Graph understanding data
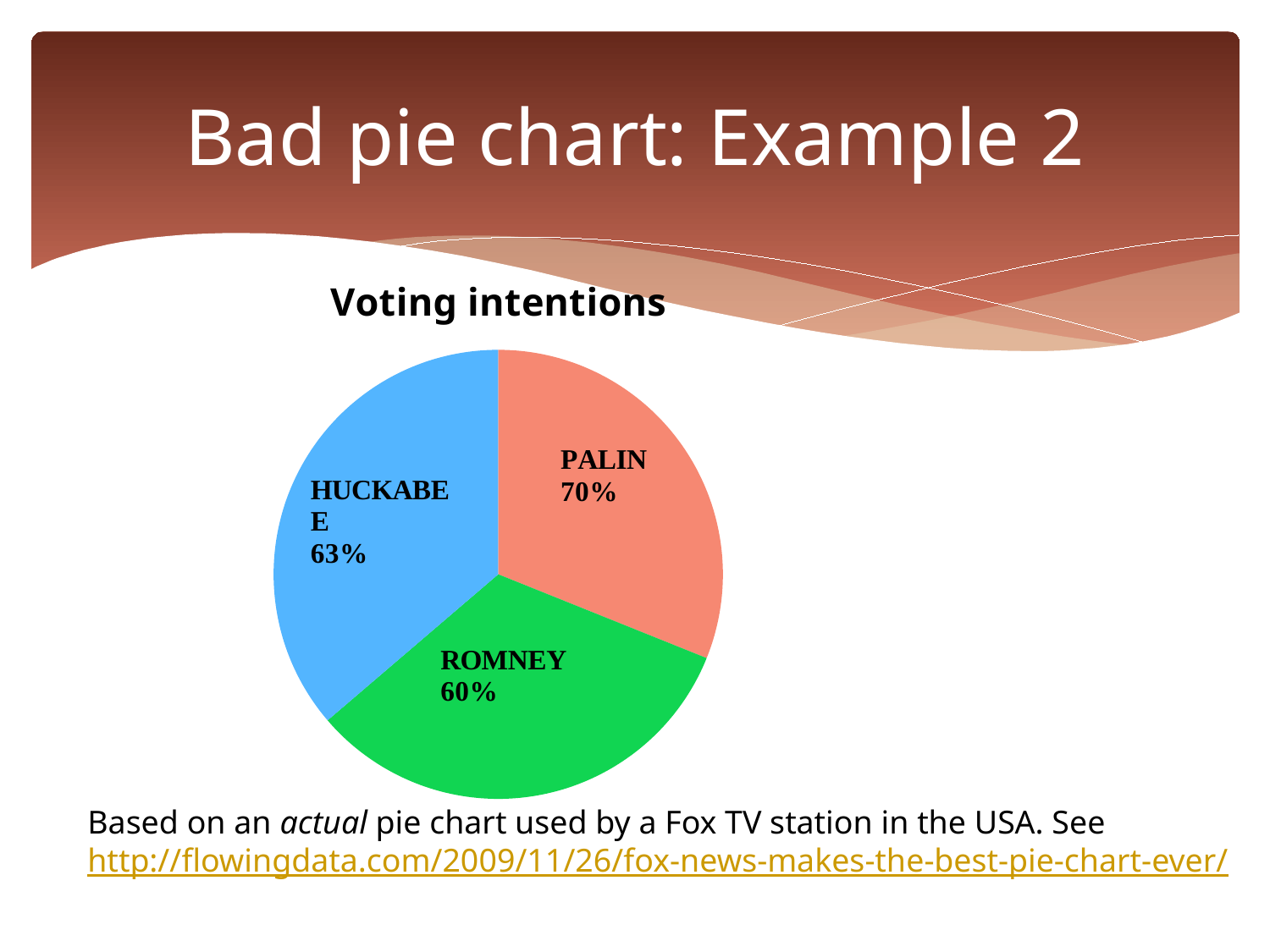
What is the title of the chart? Voting intentions What percentage is shown for PALIN? 70% What colour is the ROMNEY slice? Green What percentage is shown for HUCKABEE? 63% What is the difference between the percentages shown for PALIN and HUCKABEE? 7% Which candidate has the lowest percentage in the pie chart? ROMNEY What is the difference between the percentages shown for HUCKABEE and ROMNEY? 3% Which candidate has the highest percentage in the pie chart? PALIN How many slices does the pie chart have? 3 What type of chart is shown on the slide? Pie chart What percentage is shown for ROMNEY? 60% Which is larger, the percentage for PALIN or the percentage for ROMNEY? PALIN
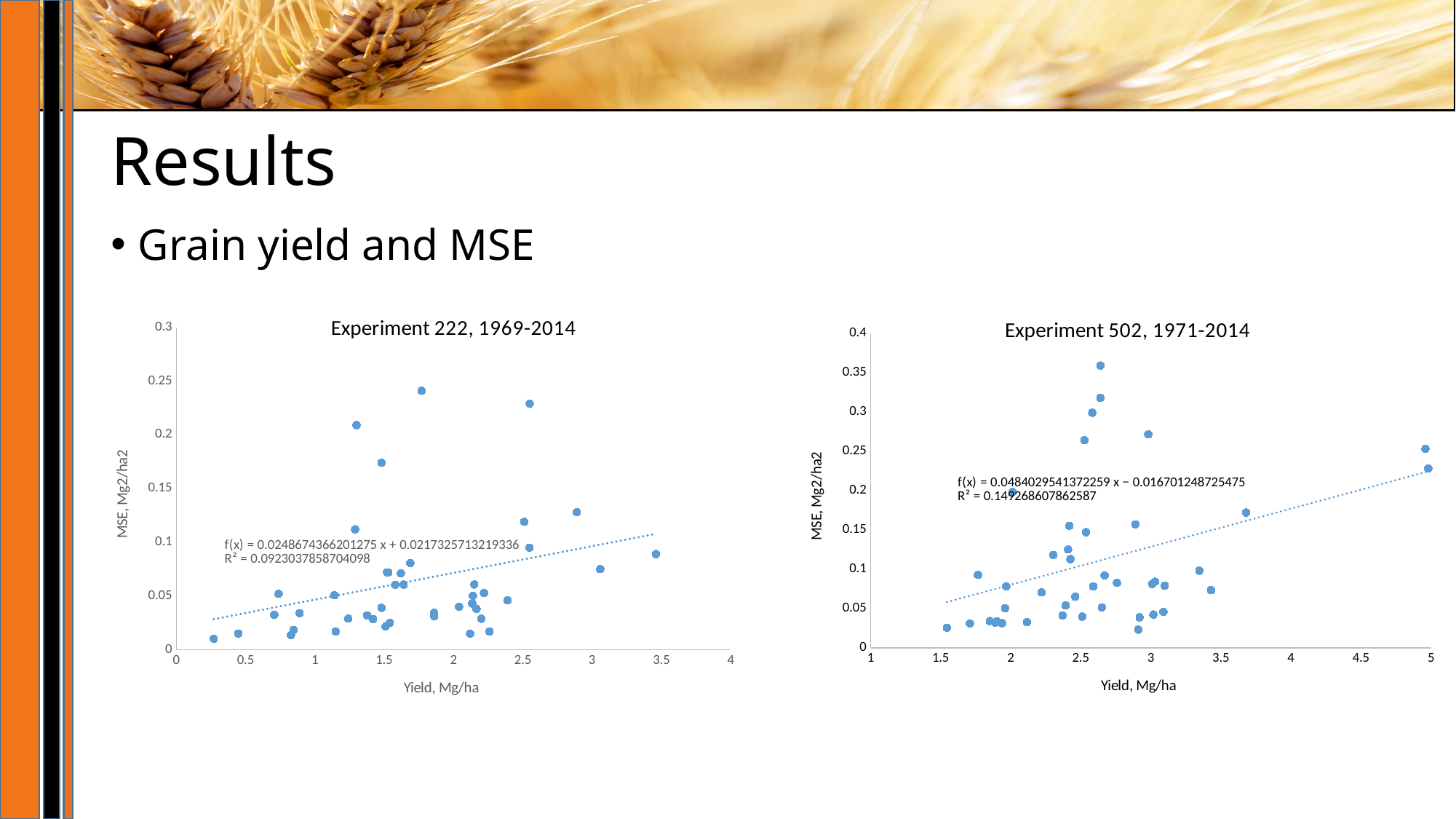
What kind of chart is the Experiment 222, 1969-2014 chart? scatter chart What is the R² value printed on the Experiment 502, 1971-2014 chart? 0.149268607862587 Which chart's trendline has the larger slope, Experiment 222 or Experiment 502? Experiment 502 In the Experiment 222, 1969-2014 chart, does the fitted trendline rise or fall as yield increases? rises In the Experiment 502, 1971-2014 chart, does the fitted trendline rise or fall as yield increases? rises What is the x-axis label on the Experiment 222, 1969-2014 chart? Yield, Mg/ha In the Experiment 502, 1971-2014 chart, is the highest MSE value plotted greater or less than 0.35? greater What kind of chart is the Experiment 502, 1971-2014 chart? scatter chart Which chart shows the higher R² value, Experiment 222 or Experiment 502? Experiment 502 What is the y-axis label on the Experiment 502, 1971-2014 chart? MSE, Mg2/ha2 What is the R² value printed on the Experiment 222, 1969-2014 chart? 0.0923037858704098 In the Experiment 222, 1969-2014 chart, is the highest MSE value plotted greater or less than 0.25? less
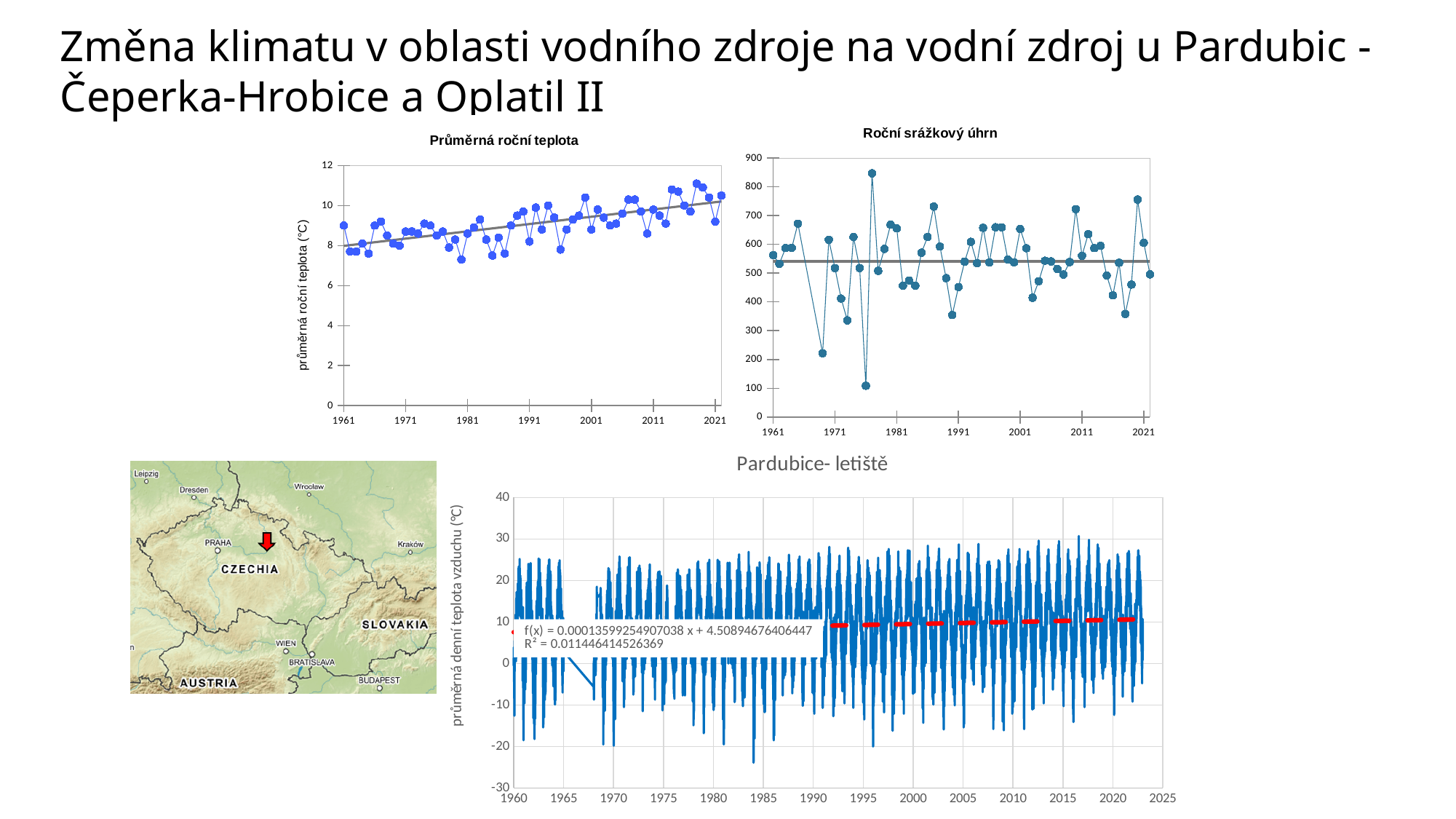
In the 'Roční srážkový úhrn' chart, is the highest plotted value greater or less than 800? greater What kind of chart is the 'Průměrná roční teplota' chart? line chart In the 'Průměrná roční teplota' chart, is the value for 1961 greater or less than 8? greater In the 'Průměrná roční teplota' chart, do the values generally rise or fall from 1961 to 2021? rise What is the title of the chart in the top right of the slide? Roční srážkový úhrn In the 'Roční srážkový úhrn' chart, is the value for 1961 greater or less than 500? greater What R² value is printed on the 'Pardubice- letiště' chart? 0.011446414526369 In the 'Roční srážkový úhrn' chart, does the grey trend line rise, fall, or stay flat across the years? flat What is the y-axis label of the 'Pardubice- letiště' chart? průměrná denní teplota vzduchu (°C) What kind of chart is the 'Pardubice- letiště' chart at the bottom of the slide? line chart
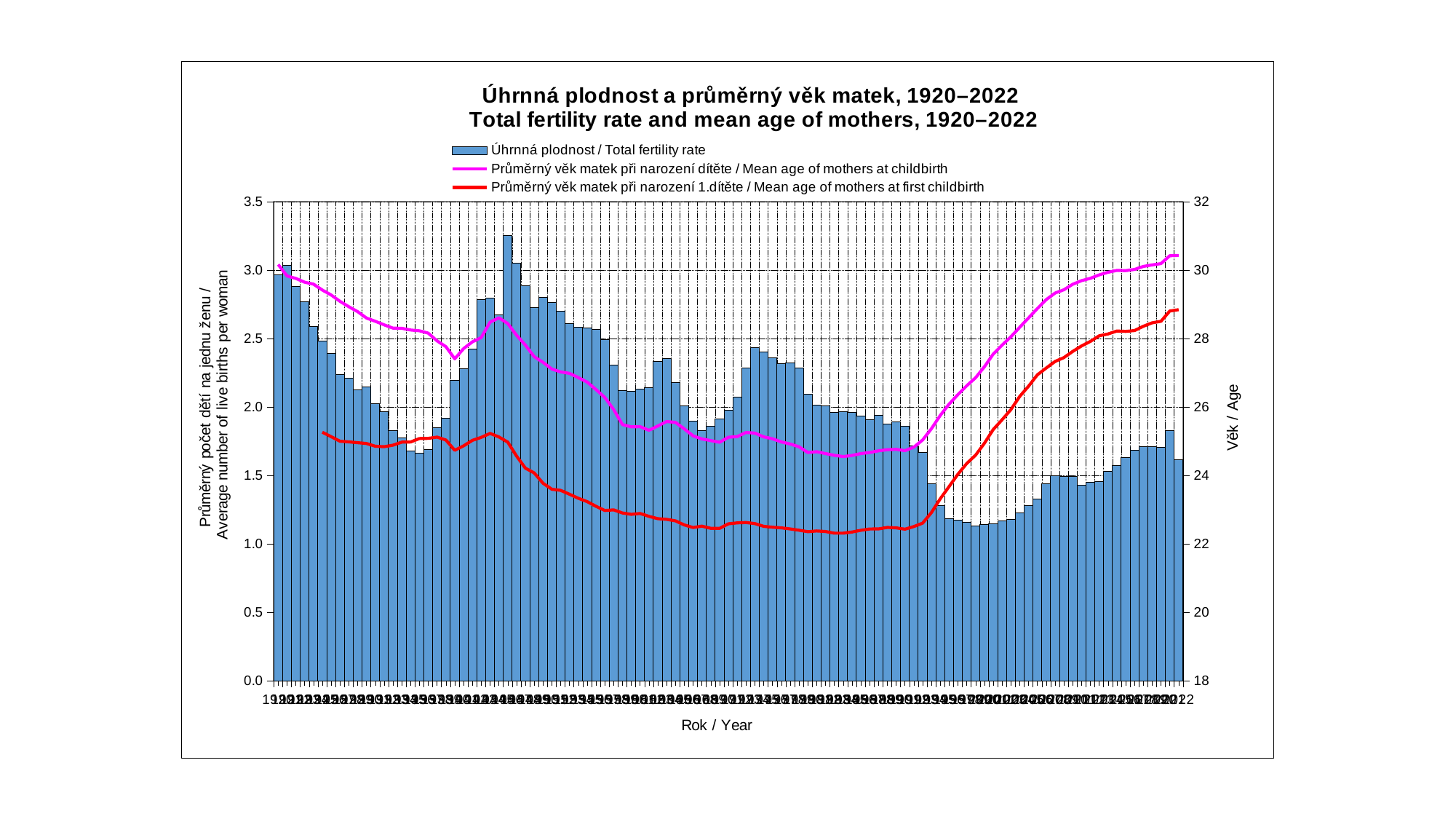
Which series is drawn as bars? Úhrnná plodnost / Total fertility rate In 2022, which is higher: the mean age of mothers at childbirth or the mean age of mothers at first childbirth? Mean age of mothers at childbirth What colour is the line for the mean age of mothers at first childbirth? Red Is the total fertility rate for 2022 greater or less than 2.0? less What kind of chart is shown on the slide? A bar chart combined with two line series Is the mean age of mothers at childbirth in 1920 greater or less than 28? greater Is the highest total fertility rate bar on the chart greater or less than 3.0? greater Which year has the higher total fertility rate, 1920 or 2022? 1920 How many series does the legend list? 3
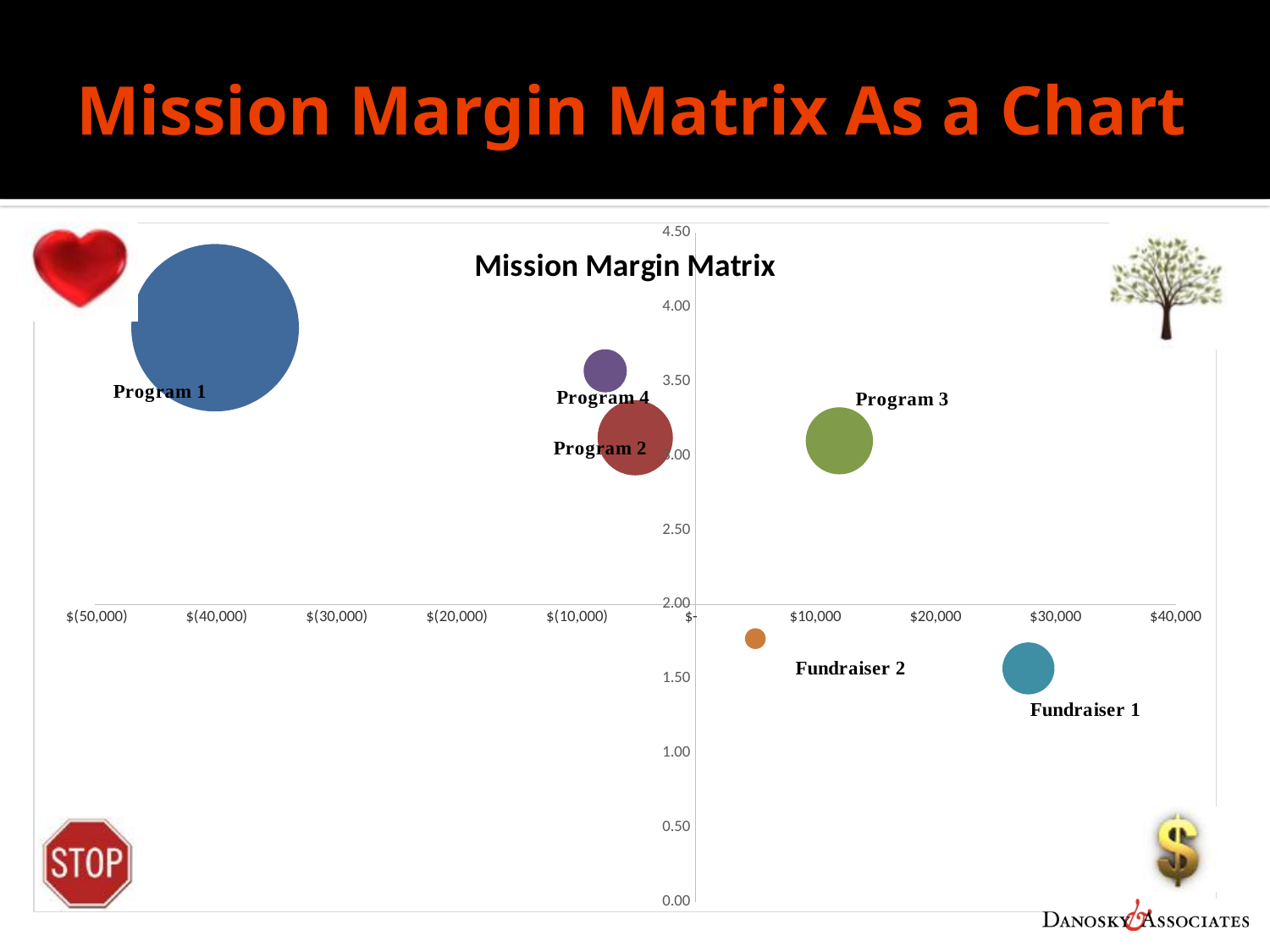
Is the vertical-axis value for Fundraiser 2 greater or less than 2.00? less Which bubble is positioned highest on the vertical axis? Program 1 Which bubble is the largest in size on the chart? Program 1 Which bubble is furthest to the left on the horizontal axis? Program 1 Which bubble is positioned lowest on the vertical axis? Fundraiser 1 Is the vertical-axis value for Program 1 greater or less than 3.50? greater Which is positioned higher on the vertical axis, Program 4 or Program 2? Program 4 What is the title of the chart? Mission Margin Matrix Which bubble is furthest to the right on the horizontal axis? Fundraiser 1 What kind of chart is shown on the slide? bubble chart Is the horizontal-axis value for Program 3 greater or less than $10,000? greater How many labelled bubbles are plotted on the chart? 6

[ACTION ITEM]: Return everything in the data from the line containing "In the 'Roční srážkový úhrn' chart, is the highest" down to the line containing "Which series is", including both of those lines, and leave out the pictures.

[ANSWER FOR THE TASK]:
In the 'Roční srážkový úhrn' chart, is the highest plotted value greater or less than 800? greater What kind of chart is the 'Průměrná roční teplota' chart? line chart In the 'Průměrná roční teplota' chart, is the value for 1961 greater or less than 8? greater In the 'Průměrná roční teplota' chart, do the values generally rise or fall from 1961 to 2021? rise What is the title of the chart in the top right of the slide? Roční srážkový úhrn In the 'Roční srážkový úhrn' chart, is the value for 1961 greater or less than 500? greater What R² value is printed on the 'Pardubice- letiště' chart? 0.011446414526369 In the 'Roční srážkový úhrn' chart, does the grey trend line rise, fall, or stay flat across the years? flat What is the y-axis label of the 'Pardubice- letiště' chart? průměrná denní teplota vzduchu (°C) What kind of chart is the 'Pardubice- letiště' chart at the bottom of the slide? line chart
Which series is drawn as bars? Úhrnná plodnost / Total fertility rate In 2022, which is higher: the mean age of mothers at childbirth or the mean age of mothers at first childbirth? Mean age of mothers at childbirth What colour is the line for the mean age of mothers at first childbirth? Red Is the total fertility rate for 2022 greater or less than 2.0? less What kind of chart is shown on the slide? A bar chart combined with two line series Is the mean age of mothers at childbirth in 1920 greater or less than 28? greater Is the highest total fertility rate bar on the chart greater or less than 3.0? greater Which year has the higher total fertility rate, 1920 or 2022? 1920 How many series does the legend list? 3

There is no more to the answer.